Production of hyper-runaway stars depends on poorly constrained binary evolution parameters.

Abstract

Several stars detected moving at velocities near to or exceeding the Galactic escape speed likely originated in the Milky Way disc. We quantitatively explore the `binary supernova scenario' hypothesis, wherein these `hyper-runaway' stars are ejected at large peculiar velocities when their close, massive binary companions undergo a core-collapse supernova and the binary is disrupted. We perform an extensive suite of binary population synthesis simulations evolving massive systems to determine the assumptions and parameters which most impact the ejection rate of fast stars. In a simulation tailored to eject fast stars, we find the most likely hyper-runaway star progenitor binary is composed of a massive ($\sim$$30\,\mathrm{M_{\odot}}$) primary and a $\sim$$3-4\,\mathrm{M_{\odot}}$ companion on an orbital period that shrinks to $\lesssim$1 day prior to the core collapse following a common envelope phase. The black hole remnant formed from the primary must receive a natal kick $\gtrsim$1000 $\mathrm{km\ s^{-1}}$ to disrupt the binary and eject the companion at a large velocity.
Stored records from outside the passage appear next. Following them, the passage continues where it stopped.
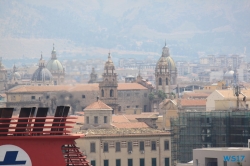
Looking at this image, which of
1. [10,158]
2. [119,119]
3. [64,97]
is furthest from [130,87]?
[10,158]

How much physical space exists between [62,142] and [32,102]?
141 m

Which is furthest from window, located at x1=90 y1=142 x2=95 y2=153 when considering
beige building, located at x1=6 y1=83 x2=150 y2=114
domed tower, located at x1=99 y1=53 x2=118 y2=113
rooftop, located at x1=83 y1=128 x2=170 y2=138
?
beige building, located at x1=6 y1=83 x2=150 y2=114

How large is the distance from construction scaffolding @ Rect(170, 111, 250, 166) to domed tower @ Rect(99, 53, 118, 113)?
3081 inches

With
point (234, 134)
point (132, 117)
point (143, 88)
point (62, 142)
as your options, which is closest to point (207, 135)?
point (234, 134)

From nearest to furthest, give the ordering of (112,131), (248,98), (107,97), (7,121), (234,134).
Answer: (7,121) < (234,134) < (248,98) < (112,131) < (107,97)

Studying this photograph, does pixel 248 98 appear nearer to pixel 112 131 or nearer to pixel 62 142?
pixel 112 131

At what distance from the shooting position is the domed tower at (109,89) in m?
152

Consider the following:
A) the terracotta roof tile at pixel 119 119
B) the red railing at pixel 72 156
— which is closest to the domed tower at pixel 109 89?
the terracotta roof tile at pixel 119 119

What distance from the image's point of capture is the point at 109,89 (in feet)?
513

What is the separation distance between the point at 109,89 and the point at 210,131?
89605mm

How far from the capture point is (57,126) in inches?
808

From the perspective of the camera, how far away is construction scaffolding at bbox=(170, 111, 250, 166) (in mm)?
64625

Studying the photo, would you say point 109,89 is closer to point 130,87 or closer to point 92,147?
point 130,87

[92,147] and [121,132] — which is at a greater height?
[121,132]
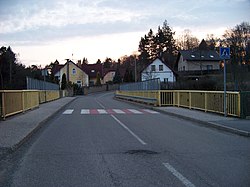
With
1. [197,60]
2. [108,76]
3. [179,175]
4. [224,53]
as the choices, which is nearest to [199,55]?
[197,60]

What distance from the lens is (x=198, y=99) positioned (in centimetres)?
2206

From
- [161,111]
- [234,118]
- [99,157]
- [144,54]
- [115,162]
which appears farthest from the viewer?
[144,54]

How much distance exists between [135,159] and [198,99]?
14.1m

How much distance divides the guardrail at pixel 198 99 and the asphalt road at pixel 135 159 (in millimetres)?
4105

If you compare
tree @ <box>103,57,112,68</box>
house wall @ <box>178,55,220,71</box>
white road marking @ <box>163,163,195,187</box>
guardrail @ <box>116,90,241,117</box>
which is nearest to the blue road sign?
guardrail @ <box>116,90,241,117</box>

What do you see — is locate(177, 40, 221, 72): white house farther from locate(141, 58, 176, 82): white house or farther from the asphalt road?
the asphalt road

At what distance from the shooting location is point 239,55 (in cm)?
7406

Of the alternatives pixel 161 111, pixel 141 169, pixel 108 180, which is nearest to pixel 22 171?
pixel 108 180

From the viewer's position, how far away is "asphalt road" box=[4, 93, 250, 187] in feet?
22.0

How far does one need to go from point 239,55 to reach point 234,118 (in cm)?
6073

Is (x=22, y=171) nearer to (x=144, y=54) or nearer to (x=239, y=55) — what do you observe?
(x=239, y=55)

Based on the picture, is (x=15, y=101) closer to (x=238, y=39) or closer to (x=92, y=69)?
(x=238, y=39)

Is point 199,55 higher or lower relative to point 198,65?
higher

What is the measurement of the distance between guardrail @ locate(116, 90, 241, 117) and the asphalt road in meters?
4.10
We compare the fast stars produced in these simulations to a contemporary census of early-type Milky Way hyper-runaway star candidates. We find that these rare objects may be produced in sufficient number only when poorly-constrained binary evolution parameters related to the strength of post-core collapse remnant natal kicks and common envelope efficiency are adjusted to values currently unsupported -- but not excluded -- by the literature. We discuss observational implications that may constrain the existence of these putative progenitor systems.